The hunger games

Essay in The Monthly’s May 2023 edition: As the cost-of-living crisis worsens, more people across Australia are going without enough food

Written and photographed by Esther Linder.

Hunger in Australia is growing - and the government isn’t doing much about it.

Produced by Australia’s largest hunger-relief charity, the “Foodbank Hunger Report 2022” estimates that around 21 per cent of Australian families are deeply food insecure; that is, in the past 12 months, they went without food for at least a day, having been unable to afford it. The COVID pandemic meant many lost formerly stable incomes and were either reliant on JobKeeper (for those who were able to keep their job titles), JobSeeker (for those who weren’t) or the screaming void that was Australia figuring out how to cope in an age of chaos. Lockdowns, border closures, supply-chain disruptions, a war on the other side of the world that disrupted fuel supplies, and a host of other random but connected butterfly events – you can see the patterns. Households with children appear to be more susceptible, as do those without stable work, renters and those under 24. Being food insecure is becoming ever more common and ever present for roughly a fifth of households nationwide.

The situation becomes one in which good food is only accessible to those who can afford it. While fuel and freight prices soar, and climate change ravages food production, the impact of increasingly expensive food will only deepen as people become more desperate.

▶ **RECORD EXTRACTS**
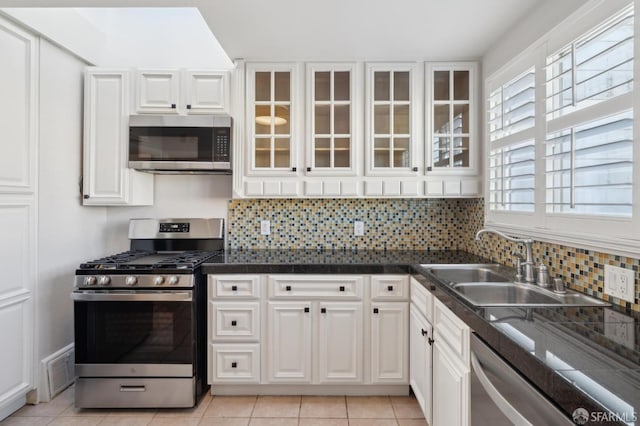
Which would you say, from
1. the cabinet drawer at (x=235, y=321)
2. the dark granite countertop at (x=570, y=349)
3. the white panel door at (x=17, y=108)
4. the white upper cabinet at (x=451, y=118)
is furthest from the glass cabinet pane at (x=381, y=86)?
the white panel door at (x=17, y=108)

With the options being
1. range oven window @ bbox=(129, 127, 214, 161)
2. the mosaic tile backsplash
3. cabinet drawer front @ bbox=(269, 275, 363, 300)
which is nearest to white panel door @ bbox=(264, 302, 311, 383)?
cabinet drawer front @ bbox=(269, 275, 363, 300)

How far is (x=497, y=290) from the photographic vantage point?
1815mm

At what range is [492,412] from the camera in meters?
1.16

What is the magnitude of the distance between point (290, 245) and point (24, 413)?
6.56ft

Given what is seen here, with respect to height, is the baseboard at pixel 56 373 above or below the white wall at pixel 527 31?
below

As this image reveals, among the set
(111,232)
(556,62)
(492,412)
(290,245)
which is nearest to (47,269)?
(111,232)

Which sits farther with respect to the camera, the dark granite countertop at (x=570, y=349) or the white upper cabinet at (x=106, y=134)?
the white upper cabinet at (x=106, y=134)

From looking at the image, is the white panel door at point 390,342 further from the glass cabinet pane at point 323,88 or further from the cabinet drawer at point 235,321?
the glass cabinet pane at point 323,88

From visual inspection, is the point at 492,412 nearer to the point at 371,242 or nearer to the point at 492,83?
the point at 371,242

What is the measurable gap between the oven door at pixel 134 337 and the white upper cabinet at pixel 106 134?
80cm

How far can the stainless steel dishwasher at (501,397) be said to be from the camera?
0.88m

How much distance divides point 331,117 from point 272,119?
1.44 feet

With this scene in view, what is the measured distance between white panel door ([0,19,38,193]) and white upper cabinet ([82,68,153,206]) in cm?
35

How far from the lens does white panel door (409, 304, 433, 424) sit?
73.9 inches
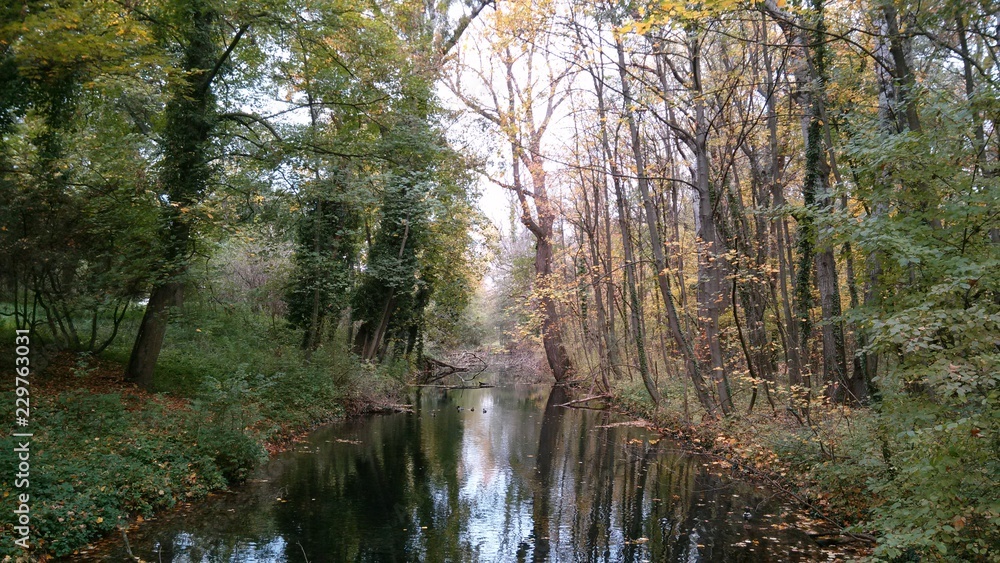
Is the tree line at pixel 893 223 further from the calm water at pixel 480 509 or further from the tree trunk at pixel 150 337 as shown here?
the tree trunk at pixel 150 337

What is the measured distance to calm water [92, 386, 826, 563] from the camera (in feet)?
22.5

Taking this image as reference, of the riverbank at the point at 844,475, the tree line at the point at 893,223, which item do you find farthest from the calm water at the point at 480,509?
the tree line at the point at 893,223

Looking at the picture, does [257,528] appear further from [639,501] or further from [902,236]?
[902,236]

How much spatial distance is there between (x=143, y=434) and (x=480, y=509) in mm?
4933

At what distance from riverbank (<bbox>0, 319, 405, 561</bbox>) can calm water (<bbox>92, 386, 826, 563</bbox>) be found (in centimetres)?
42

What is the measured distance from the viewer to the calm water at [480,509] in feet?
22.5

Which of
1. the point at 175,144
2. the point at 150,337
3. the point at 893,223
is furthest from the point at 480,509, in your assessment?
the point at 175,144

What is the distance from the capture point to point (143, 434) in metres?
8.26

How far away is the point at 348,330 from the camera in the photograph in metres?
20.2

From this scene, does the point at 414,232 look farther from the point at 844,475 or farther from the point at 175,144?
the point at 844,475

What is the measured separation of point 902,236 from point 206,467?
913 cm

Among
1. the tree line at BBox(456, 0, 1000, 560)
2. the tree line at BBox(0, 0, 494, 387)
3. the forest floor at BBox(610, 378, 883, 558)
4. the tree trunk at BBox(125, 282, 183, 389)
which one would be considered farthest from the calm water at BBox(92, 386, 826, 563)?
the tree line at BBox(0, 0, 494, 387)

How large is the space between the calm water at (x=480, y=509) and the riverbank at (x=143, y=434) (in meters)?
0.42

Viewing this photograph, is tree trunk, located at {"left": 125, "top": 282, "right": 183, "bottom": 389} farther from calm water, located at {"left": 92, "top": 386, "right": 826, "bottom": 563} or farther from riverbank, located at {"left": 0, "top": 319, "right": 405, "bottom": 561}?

▶ **TASK INSTRUCTIONS**
(A) Answer these questions from the essay on hunger in Australia:
(i) Who wrote and photographed the essay?
(ii) What share of Australian families does the "Foodbank Hunger Report 2022" estimate are deeply food insecure?
(iii) In which edition of The Monthly did the essay appear?
(B) Rewrite the part of the hunger essay that begins at the words "The hunger games" and stops after "much about it.", putting "federal government" in place of "government".
Answer from the text by itself.

▶ **ANSWERS FOR THE TASKS**
(A)
(i) Esther Linder
(ii) Around 21 per cent
(iii) The May 2023 edition

(B)
The hunger games

Essay in The Monthly’s May 2023 edition: As the cost-of-living crisis worsens, more people across Australia are going without enough food

Written and photographed by Esther Linder.

Hunger in Australia is growing - and the federal government isn’t doing much about it.